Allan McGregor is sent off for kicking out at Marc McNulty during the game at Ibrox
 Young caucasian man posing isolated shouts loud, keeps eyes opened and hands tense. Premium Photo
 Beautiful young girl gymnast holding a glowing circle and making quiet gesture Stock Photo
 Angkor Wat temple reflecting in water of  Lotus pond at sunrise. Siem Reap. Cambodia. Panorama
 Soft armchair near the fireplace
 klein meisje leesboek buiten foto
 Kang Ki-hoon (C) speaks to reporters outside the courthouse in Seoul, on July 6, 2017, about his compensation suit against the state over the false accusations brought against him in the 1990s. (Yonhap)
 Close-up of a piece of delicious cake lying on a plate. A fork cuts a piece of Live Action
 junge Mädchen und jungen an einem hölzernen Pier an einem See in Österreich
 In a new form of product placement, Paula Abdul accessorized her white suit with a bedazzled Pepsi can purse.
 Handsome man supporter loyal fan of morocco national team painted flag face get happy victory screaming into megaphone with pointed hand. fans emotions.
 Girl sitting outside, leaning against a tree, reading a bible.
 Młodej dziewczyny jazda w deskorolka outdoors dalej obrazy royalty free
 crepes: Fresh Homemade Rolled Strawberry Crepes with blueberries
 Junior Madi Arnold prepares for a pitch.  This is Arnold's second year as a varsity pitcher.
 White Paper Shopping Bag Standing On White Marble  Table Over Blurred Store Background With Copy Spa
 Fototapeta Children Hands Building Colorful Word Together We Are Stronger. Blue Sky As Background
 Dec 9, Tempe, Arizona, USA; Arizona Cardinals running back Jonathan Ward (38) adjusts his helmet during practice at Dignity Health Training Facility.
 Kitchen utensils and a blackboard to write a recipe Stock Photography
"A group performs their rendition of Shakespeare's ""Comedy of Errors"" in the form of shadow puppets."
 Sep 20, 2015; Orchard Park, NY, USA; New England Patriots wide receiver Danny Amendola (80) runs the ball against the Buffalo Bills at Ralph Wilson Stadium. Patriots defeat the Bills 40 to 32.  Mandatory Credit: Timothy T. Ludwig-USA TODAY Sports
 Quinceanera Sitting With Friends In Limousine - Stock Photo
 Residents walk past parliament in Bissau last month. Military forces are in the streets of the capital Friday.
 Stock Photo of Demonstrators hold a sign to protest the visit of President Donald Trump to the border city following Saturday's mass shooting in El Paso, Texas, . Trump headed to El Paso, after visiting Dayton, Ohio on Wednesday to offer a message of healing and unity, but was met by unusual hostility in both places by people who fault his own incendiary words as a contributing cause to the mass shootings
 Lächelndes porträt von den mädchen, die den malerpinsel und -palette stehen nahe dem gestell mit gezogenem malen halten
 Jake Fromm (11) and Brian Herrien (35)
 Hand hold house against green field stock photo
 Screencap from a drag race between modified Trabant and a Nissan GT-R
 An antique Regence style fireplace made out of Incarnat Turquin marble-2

> **WHAT TO DO**
Repeat the listing above in full.

> **TASK OUTPUT**
Allan McGregor is sent off for kicking out at Marc McNulty during the game at Ibrox
 Young caucasian man posing isolated shouts loud, keeps eyes opened and hands tense. Premium Photo
 Beautiful young girl gymnast holding a glowing circle and making quiet gesture Stock Photo
 Angkor Wat temple reflecting in water of  Lotus pond at sunrise. Siem Reap. Cambodia. Panorama
 Soft armchair near the fireplace
 klein meisje leesboek buiten foto
 Kang Ki-hoon (C) speaks to reporters outside the courthouse in Seoul, on July 6, 2017, about his compensation suit against the state over the false accusations brought against him in the 1990s. (Yonhap)
 Close-up of a piece of delicious cake lying on a plate. A fork cuts a piece of Live Action
 junge Mädchen und jungen an einem hölzernen Pier an einem See in Österreich
 In a new form of product placement, Paula Abdul accessorized her white suit with a bedazzled Pepsi can purse.
 Handsome man supporter loyal fan of morocco national team painted flag face get happy victory screaming into megaphone with pointed hand. fans emotions.
 Girl sitting outside, leaning against a tree, reading a bible.
 Młodej dziewczyny jazda w deskorolka outdoors dalej obrazy royalty free
 crepes: Fresh Homemade Rolled Strawberry Crepes with blueberries
 Junior Madi Arnold prepares for a pitch.  This is Arnold's second year as a varsity pitcher.
 White Paper Shopping Bag Standing On White Marble  Table Over Blurred Store Background With Copy Spa
 Fototapeta Children Hands Building Colorful Word Together We Are Stronger. Blue Sky As Background
 Dec 9, Tempe, Arizona, USA; Arizona Cardinals running back Jonathan Ward (38) adjusts his helmet during practice at Dignity Health Training Facility.
 Kitchen utensils and a blackboard to write a recipe Stock Photography
"A group performs their rendition of Shakespeare's ""Comedy of Errors"" in the form of shadow puppets."
 Sep 20, 2015; Orchard Park, NY, USA; New England Patriots wide receiver Danny Amendola (80) runs the ball against the Buffalo Bills at Ralph Wilson Stadium. Patriots defeat the Bills 40 to 32.  Mandatory Credit: Timothy T. Ludwig-USA TODAY Sports
 Quinceanera Sitting With Friends In Limousine - Stock Photo
 Residents walk past parliament in Bissau last month. Military forces are in the streets of the capital Friday.
 Stock Photo of Demonstrators hold a sign to protest the visit of President Donald Trump to the border city following Saturday's mass shooting in El Paso, Texas, . Trump headed to El Paso, after visiting Dayton, Ohio on Wednesday to offer a message of healing and unity, but was met by unusual hostility in both places by people who fault his own incendiary words as a contributing cause to the mass shootings
 Lächelndes porträt von den mädchen, die den malerpinsel und -palette stehen nahe dem gestell mit gezogenem malen halten
 Jake Fromm (11) and Brian Herrien (35)
 Hand hold house against green field stock photo
 Screencap from a drag race between modified Trabant and a Nissan GT-R
 An antique Regence style fireplace made out of Incarnat Turquin marble-2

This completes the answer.